I convulse in horror. That’s unimaginable.

“I love where I come from, but I could never live there again. I was trapped between two terrors and it was only when one was gone that I was able to escape the other,” she says, her eyes distant and dull.

She’s drawn her knees up to her chest, her heels rest on the edge of the window seat cushion and her feet are dangling off the edge. Just then, I can see her as a young girl, sitting on the edge of a river bank, her long hair hanging off one shoulder as she looks over it at the danger behind her. Her toes being tickled by the water while she listened for the danger at her front.

“Did he hurt you?” I ask, even though I absolutely do not want to know if he did. I know that if she says yes, I will never rest well. Knowing someone hurt this woman, and I will never be able to make them pay.
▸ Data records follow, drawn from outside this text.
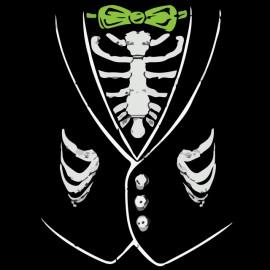tee shirt skeleton shirts noir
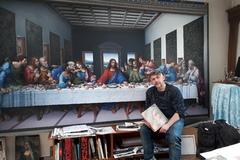 Po rokoch mravčej práce ukáže da Vinciho najslávnejší obraz
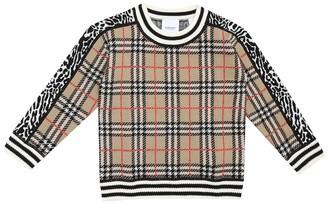 BURBERRY KIDS Checked merino wool sweater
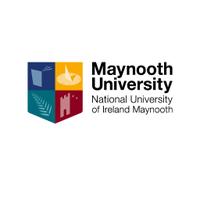MaynoothU IntOffice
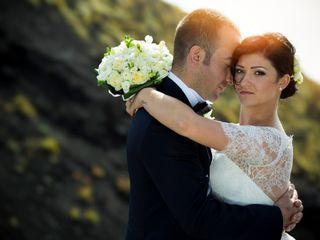 Le nozze di Julia e Salvatore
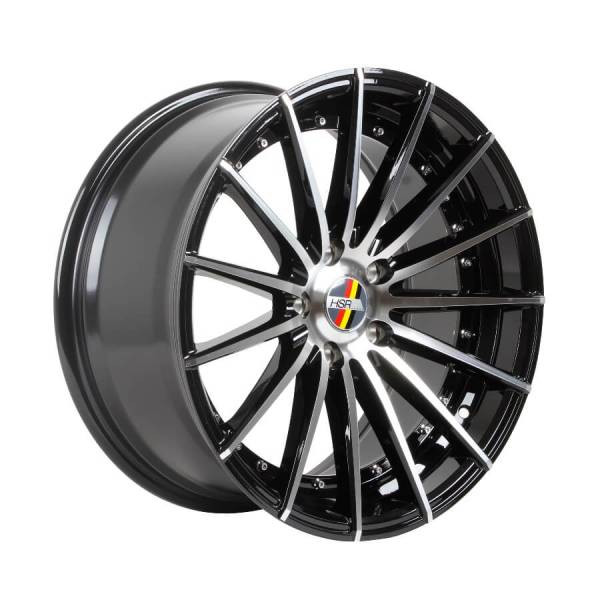 HSR Reptile H1020 R18X8,5 H5X114,3 ET38 Black Machine Face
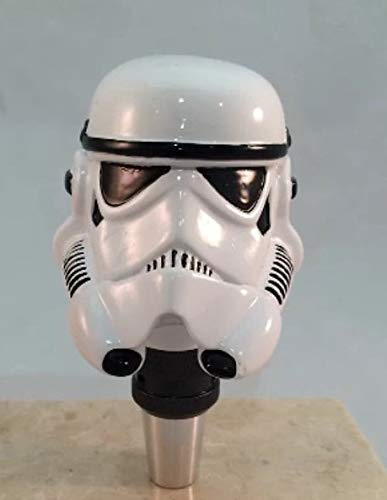 Storm Trooper Star Wars Beer Tap Handle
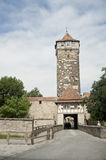Historical city tower in rothenburg. Royalty Free Stock Photography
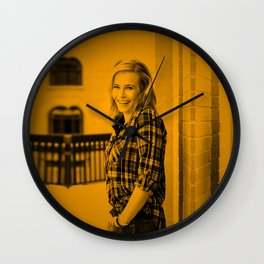 Chelsea Handler Wall Clock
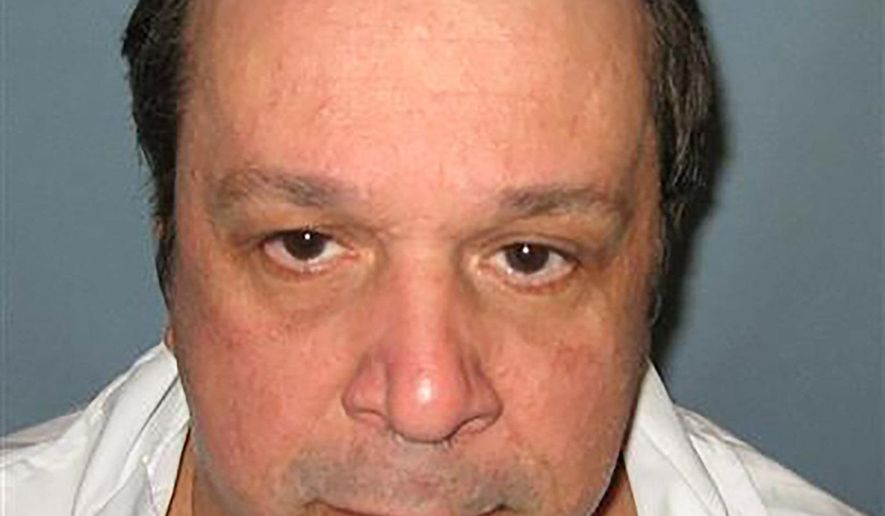 This undated photo provided by the Alabama Department of Corrections shows death row inmate Bill Kuenzel, sentenced to death for the shooting death of store clerk Linda Jean Offord in 1987. The U.S. Supreme Court on Monday Oct. 31, 2016 declined to hear an appeal by the inmate, who claims he is innocent. (AP Photo/Alabama Department of Corrections)
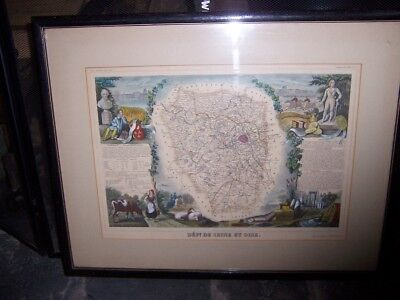 Map lithograph LEVASSEUR  DEPARTMENT DE SEINE ET OISE CIRCA 1849. hand color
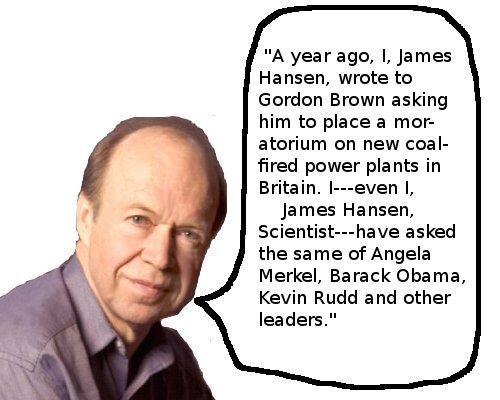 James Hansen, Scientist, speaks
“Of course, but he also made me stronger. I always fought back. I never took my beating lying down,” she says, and I want to go and find her brother and spare him the comfort of that needle.

“Well, am I free to go?” she asks quietly.

“Free to go where?” I ask, truly confused.

“Don’t you want me to leave? Isn’t this exactly the kind of thing you’d wanted to know and avoid when you ordered the background check?” she asks.

“For a smart woman, you’re pretty damn obtuse,” I say. “I told you why I ordered it, and that by the time it came through, I didn’t care what it said,” I remind her.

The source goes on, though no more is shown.